→ YOUR TASK: An exact copy of each line below is needed, with no images in it.
═══ SUPPLIED MATERIAL
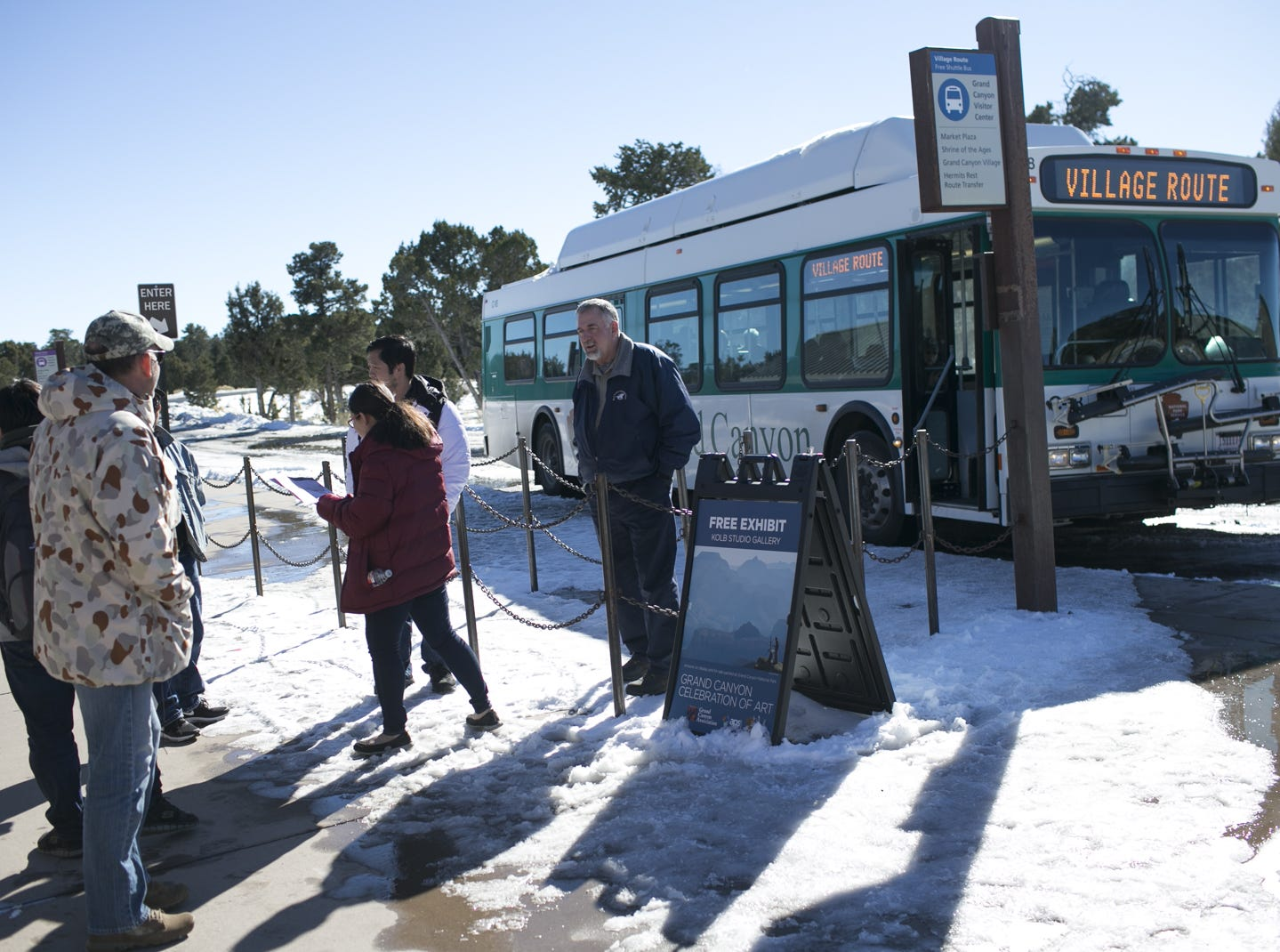 Visitors wait to ride a shuttle bus at Grand Canyon National Park on Jan. 4, 2019. The park was staffed at minimum capacity due to the government shutdown but retained much of its services due to an executive order issued by Arizona Gov. Doug Ducey to run the park with state funds in the event of a shutdown.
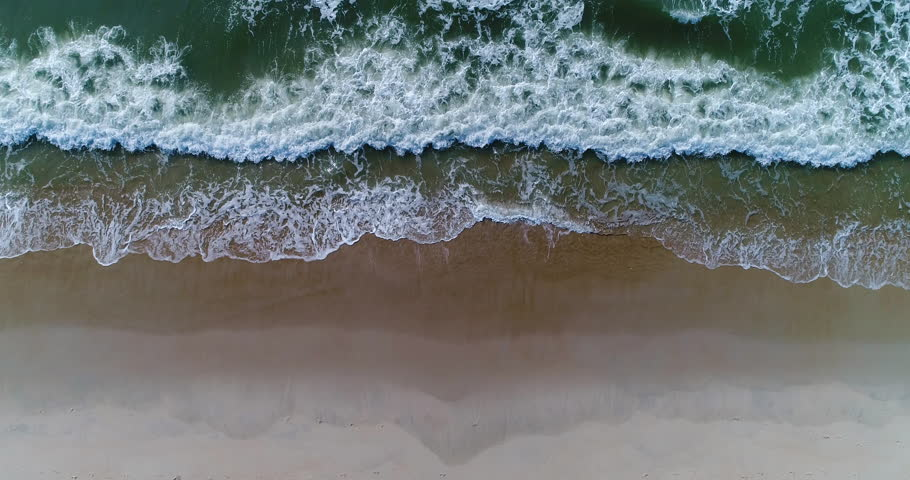 Beautiful 4K tropical beach aerial - a bird's eye view of ocean waves crashing against an empty beach from above | Shutterstock HD Video #1012392017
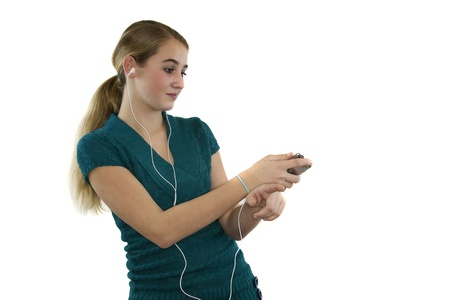 Young female listens to music with ear plugs while dancing on white background isolated.
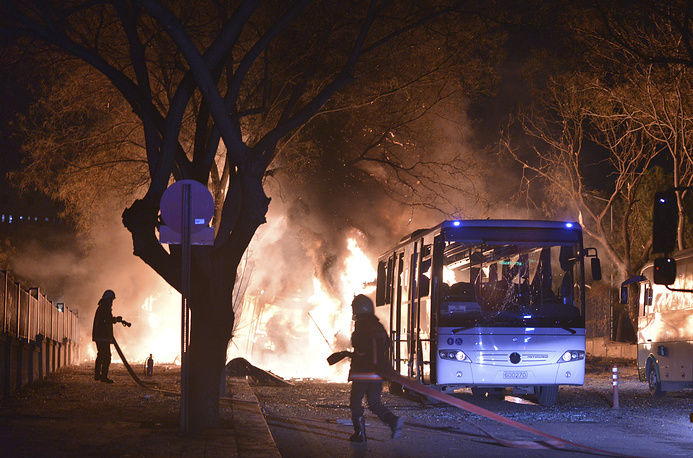 Firefighters work at a scene of fire from an explosion in Ankara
══════
→ ANSWER TO THIS PROBLEM:
 Visitors wait to ride a shuttle bus at Grand Canyon National Park on Jan. 4, 2019. The park was staffed at minimum capacity due to the government shutdown but retained much of its services due to an executive order issued by Arizona Gov. Doug Ducey to run the park with state funds in the event of a shutdown.
 Beautiful 4K tropical beach aerial - a bird's eye view of ocean waves crashing against an empty beach from above | Shutterstock HD Video #1012392017
 Young female listens to music with ear plugs while dancing on white background isolated.
 Firefighters work at a scene of fire from an explosion in Ankara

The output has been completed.